Task item: Output the line containing "order: Primates", then every remaining line of the entries below, exactly as written and with no other text.

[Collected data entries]
----------
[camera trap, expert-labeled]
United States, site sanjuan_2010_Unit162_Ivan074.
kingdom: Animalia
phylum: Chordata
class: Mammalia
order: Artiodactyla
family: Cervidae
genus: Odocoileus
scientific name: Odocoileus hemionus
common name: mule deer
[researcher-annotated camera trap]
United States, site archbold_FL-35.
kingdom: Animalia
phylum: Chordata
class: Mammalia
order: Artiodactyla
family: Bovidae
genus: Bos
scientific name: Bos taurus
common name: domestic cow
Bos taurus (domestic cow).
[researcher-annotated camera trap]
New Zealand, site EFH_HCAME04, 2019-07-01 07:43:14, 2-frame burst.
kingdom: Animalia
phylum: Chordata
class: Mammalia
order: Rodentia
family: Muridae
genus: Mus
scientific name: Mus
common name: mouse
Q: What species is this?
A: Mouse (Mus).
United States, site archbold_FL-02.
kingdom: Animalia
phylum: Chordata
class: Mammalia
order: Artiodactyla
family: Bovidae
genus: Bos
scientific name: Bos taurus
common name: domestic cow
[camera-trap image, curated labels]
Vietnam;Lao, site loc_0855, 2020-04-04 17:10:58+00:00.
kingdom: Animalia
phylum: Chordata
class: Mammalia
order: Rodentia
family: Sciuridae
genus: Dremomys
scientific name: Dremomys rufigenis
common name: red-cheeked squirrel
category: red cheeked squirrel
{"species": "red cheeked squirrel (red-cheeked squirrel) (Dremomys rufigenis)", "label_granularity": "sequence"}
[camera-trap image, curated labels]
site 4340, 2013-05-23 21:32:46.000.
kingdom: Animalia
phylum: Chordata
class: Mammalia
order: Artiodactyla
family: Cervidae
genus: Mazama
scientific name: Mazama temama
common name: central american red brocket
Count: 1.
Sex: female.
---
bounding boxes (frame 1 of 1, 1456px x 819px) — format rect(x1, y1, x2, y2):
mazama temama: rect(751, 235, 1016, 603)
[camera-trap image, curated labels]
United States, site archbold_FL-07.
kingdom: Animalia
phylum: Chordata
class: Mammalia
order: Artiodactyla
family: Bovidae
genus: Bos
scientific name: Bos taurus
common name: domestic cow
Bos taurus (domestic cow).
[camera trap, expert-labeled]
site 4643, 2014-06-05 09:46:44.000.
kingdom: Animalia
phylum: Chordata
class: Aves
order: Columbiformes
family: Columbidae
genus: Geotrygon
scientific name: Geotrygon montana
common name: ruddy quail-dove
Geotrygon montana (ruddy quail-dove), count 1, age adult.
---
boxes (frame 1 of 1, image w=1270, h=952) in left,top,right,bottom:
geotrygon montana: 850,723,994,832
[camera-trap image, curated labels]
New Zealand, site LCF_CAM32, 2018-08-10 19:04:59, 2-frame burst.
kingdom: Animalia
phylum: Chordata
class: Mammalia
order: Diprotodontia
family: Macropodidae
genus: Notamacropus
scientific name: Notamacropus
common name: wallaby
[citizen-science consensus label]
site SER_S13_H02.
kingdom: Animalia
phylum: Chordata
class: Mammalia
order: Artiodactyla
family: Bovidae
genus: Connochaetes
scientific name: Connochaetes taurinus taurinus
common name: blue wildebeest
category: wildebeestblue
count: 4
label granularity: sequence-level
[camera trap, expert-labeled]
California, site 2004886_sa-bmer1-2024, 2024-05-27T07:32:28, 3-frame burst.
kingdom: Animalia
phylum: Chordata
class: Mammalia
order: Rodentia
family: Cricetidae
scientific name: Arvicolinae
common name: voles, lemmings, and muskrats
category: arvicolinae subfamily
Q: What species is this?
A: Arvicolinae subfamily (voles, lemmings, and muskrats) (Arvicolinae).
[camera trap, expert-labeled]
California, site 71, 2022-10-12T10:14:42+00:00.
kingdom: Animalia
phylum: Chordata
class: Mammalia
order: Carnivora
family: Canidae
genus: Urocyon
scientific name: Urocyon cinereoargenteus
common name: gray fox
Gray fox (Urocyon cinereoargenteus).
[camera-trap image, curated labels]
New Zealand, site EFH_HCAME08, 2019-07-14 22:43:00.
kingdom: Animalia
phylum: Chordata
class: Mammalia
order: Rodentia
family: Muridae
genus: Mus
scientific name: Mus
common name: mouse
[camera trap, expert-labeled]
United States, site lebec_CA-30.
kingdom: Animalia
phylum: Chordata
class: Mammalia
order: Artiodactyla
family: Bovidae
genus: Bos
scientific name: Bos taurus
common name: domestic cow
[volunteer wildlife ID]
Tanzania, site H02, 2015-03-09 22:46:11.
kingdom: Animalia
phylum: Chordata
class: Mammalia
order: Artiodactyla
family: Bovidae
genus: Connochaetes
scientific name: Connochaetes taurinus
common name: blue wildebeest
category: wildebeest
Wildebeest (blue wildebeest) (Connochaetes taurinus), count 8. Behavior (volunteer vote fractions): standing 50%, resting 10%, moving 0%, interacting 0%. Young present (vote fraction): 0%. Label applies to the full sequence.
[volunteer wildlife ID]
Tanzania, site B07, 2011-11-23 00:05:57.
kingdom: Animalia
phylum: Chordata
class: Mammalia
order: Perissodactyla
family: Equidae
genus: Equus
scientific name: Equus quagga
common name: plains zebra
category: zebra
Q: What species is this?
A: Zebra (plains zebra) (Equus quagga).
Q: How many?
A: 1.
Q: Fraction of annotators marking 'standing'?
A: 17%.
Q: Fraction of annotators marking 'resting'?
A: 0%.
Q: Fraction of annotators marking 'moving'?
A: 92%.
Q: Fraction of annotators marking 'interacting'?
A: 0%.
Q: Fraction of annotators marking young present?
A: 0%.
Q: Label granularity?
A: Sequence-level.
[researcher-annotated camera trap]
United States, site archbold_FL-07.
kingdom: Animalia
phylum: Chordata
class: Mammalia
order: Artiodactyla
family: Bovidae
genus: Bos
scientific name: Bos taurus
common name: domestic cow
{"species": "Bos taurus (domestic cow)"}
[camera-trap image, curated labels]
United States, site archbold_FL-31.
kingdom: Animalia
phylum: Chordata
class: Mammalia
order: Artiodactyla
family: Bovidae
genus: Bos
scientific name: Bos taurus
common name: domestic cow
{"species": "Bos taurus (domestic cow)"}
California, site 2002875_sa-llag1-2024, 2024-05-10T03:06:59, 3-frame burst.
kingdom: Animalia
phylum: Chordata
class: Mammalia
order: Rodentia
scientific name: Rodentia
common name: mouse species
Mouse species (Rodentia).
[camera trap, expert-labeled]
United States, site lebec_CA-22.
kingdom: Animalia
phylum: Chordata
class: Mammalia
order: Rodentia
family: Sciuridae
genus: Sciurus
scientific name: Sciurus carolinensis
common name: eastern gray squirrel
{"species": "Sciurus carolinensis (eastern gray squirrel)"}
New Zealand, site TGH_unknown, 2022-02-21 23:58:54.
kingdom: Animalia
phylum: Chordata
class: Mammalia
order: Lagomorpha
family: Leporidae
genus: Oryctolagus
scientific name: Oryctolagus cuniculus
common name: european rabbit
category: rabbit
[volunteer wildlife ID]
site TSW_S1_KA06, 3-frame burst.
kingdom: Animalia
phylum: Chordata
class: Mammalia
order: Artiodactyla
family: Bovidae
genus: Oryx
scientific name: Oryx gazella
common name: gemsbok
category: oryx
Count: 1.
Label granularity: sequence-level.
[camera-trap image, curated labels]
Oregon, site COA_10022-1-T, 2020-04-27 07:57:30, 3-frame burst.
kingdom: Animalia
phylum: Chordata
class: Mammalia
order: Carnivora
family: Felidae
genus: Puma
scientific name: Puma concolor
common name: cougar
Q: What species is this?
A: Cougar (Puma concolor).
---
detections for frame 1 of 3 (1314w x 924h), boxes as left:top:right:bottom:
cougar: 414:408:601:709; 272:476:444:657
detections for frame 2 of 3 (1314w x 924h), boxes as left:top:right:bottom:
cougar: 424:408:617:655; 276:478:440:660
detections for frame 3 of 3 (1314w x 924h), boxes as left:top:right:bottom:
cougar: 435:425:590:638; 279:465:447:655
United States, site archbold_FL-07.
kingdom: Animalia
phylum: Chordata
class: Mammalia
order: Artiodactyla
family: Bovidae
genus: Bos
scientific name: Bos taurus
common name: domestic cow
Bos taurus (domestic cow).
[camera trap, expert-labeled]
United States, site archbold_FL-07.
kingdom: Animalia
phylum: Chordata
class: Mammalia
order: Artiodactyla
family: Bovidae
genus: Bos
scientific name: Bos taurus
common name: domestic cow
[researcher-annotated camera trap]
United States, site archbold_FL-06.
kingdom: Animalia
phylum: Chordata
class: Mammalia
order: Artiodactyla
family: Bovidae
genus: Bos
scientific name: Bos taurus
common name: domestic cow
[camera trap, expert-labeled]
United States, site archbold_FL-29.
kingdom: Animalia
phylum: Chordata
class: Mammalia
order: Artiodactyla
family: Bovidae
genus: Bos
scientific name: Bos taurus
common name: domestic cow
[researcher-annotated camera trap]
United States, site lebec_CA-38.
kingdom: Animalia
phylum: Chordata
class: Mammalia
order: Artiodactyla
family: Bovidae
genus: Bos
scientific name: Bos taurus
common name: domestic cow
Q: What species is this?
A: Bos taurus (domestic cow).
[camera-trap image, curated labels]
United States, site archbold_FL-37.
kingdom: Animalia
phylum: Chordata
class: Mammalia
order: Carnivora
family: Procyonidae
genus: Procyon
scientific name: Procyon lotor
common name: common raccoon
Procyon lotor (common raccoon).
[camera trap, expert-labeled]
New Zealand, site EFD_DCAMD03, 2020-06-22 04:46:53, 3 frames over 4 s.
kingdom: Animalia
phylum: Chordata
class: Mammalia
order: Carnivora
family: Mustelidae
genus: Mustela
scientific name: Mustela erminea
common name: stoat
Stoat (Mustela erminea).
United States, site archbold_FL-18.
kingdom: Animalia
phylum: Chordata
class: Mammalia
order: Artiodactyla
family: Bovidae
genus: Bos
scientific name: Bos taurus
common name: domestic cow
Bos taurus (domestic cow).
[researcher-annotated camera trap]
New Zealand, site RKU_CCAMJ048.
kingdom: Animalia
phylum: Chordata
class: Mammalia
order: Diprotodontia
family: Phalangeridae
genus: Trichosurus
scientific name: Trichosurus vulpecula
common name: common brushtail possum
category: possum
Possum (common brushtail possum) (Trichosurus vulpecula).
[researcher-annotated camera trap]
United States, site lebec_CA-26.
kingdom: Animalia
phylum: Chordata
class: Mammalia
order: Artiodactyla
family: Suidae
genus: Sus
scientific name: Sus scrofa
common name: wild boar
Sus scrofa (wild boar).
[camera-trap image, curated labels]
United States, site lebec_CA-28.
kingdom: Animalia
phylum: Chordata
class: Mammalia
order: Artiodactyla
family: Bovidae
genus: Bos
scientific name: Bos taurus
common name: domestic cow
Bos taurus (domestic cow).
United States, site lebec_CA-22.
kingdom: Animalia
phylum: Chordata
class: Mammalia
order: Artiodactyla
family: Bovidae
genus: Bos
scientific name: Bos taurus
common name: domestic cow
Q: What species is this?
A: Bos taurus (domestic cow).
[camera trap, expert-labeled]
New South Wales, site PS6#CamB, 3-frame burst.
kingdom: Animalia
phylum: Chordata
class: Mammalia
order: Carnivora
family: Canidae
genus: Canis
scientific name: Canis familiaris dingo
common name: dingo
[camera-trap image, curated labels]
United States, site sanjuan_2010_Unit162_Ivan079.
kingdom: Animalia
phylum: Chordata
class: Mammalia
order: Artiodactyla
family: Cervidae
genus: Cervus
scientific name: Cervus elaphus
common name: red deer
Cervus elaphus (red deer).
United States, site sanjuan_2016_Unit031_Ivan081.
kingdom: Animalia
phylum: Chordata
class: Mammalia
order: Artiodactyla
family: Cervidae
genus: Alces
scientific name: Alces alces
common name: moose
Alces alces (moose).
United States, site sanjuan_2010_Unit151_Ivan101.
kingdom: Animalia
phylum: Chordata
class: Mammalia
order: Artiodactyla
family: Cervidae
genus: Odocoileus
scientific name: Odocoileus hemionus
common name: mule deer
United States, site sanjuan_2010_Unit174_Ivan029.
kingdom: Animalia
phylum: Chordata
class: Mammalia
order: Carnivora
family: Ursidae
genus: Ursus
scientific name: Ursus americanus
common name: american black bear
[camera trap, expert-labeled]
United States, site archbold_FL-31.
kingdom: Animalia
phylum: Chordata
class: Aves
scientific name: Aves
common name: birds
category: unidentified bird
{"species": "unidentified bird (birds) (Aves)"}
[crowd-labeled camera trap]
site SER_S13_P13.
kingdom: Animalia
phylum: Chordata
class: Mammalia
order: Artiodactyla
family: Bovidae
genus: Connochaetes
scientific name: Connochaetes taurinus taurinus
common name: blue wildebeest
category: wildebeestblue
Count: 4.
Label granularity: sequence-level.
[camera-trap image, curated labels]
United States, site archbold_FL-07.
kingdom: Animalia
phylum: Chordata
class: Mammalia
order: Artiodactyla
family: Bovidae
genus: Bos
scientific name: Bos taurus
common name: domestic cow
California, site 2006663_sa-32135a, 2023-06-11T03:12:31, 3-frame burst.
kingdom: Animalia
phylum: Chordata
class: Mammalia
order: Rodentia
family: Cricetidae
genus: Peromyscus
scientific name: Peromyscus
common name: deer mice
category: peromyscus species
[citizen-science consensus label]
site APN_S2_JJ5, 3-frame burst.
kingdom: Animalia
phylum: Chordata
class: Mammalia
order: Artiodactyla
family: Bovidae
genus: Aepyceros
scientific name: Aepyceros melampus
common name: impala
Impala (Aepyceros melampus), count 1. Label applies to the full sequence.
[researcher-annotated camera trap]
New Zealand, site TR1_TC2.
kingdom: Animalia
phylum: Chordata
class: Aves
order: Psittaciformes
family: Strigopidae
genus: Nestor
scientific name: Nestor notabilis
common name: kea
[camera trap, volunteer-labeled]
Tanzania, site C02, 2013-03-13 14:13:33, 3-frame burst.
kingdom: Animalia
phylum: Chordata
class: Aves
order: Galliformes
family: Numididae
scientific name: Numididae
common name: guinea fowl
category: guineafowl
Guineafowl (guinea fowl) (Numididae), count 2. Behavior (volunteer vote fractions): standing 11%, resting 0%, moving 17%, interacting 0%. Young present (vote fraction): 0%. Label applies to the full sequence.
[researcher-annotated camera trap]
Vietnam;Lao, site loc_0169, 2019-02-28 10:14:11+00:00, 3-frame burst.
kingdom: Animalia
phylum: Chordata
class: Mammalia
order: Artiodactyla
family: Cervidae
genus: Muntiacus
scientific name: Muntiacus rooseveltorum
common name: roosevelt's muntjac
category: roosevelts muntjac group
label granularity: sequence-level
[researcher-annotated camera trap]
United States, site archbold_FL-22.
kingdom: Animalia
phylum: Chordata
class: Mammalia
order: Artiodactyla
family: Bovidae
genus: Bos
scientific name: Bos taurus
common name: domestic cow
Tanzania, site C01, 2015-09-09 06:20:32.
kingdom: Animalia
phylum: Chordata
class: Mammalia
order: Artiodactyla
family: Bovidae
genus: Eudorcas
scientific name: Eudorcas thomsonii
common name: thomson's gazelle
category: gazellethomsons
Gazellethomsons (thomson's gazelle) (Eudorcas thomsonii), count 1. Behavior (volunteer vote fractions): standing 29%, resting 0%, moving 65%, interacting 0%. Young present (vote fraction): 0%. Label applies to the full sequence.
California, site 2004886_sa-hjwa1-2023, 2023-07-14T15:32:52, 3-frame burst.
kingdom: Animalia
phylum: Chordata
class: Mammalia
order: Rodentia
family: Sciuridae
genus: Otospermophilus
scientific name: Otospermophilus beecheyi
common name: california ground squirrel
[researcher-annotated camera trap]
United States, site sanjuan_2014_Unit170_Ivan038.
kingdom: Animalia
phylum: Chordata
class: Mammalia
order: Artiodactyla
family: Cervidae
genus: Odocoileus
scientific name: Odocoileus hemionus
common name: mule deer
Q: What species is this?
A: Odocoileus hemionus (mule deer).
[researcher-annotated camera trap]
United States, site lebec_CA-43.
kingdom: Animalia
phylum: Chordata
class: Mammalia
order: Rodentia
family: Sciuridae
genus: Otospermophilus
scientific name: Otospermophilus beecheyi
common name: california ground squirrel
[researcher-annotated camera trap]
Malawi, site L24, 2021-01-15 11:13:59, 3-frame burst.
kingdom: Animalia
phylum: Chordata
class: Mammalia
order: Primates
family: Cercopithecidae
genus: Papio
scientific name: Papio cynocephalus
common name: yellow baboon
----------
Result of the task:
order: Primates
family: Cercopithecidae
genus: Papio
scientific name: Papio cynocephalus
common name: yellow baboon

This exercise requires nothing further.